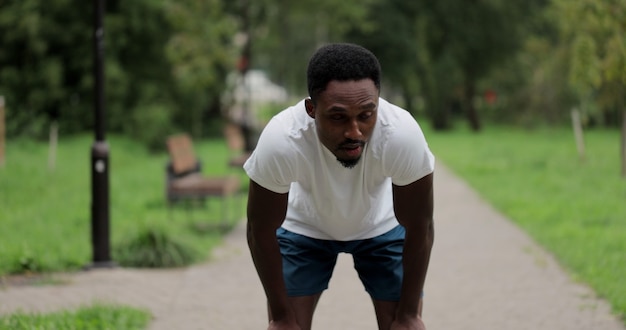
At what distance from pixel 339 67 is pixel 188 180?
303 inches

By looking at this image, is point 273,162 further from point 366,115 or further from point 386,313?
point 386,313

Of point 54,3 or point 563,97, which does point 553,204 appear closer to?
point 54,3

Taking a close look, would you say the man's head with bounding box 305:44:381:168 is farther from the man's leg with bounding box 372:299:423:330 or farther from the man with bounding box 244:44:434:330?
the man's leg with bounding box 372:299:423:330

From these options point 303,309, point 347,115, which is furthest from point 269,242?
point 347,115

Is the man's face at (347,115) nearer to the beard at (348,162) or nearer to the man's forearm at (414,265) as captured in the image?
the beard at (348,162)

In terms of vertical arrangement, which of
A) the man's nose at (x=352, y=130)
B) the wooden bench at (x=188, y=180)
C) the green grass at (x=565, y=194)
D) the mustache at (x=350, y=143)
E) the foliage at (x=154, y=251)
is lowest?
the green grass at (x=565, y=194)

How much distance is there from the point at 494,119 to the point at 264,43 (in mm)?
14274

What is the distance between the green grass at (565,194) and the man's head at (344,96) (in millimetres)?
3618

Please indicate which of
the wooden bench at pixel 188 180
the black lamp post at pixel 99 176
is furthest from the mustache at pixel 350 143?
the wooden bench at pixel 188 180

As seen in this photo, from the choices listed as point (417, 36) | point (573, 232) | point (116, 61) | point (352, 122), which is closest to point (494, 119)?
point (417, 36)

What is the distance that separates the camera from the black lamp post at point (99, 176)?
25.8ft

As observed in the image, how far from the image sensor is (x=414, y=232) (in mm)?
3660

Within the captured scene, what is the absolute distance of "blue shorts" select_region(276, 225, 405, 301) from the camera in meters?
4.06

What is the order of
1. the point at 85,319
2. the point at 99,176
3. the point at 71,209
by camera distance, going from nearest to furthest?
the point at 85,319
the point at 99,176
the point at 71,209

────────

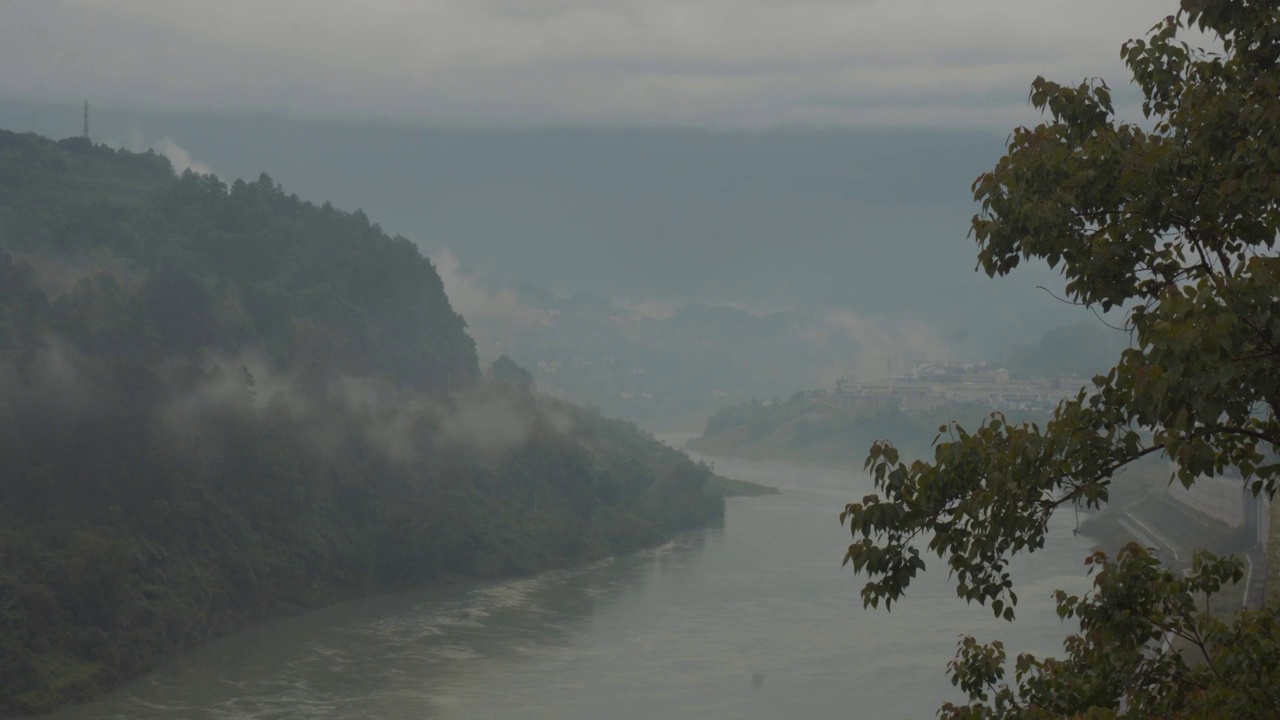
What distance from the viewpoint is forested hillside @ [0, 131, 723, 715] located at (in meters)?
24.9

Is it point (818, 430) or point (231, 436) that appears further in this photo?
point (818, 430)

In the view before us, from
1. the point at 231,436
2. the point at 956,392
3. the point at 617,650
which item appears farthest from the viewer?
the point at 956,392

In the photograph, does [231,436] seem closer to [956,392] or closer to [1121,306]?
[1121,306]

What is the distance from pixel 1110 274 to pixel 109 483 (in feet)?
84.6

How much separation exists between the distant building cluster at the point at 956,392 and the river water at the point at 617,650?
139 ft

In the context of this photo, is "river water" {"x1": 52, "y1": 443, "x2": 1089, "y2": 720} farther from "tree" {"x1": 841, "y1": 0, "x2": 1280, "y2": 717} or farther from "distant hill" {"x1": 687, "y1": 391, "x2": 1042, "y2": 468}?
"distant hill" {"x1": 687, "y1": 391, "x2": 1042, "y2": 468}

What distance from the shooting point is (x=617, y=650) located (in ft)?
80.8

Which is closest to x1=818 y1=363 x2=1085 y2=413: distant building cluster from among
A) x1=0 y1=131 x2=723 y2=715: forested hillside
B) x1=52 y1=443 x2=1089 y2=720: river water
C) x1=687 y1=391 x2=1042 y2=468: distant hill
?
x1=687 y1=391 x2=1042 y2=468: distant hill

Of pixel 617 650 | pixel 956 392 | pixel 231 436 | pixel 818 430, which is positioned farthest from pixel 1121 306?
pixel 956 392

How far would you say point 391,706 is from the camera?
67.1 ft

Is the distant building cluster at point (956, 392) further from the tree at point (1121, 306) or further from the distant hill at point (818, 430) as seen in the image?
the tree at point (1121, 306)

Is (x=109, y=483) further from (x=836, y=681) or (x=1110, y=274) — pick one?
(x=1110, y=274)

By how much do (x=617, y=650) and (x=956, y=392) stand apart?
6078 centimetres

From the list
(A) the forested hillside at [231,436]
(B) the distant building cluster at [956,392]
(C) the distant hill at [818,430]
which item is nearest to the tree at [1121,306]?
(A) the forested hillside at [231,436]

────────

Given task = Copy out each line of the rows above that contains the word "closest".

Task solution =
As seen in this photo, from the choices listed as point (417, 36) | point (573, 232) | point (116, 61) | point (352, 122), which is closest to point (494, 119)?
Which is closest to x1=818 y1=363 x2=1085 y2=413: distant building cluster from among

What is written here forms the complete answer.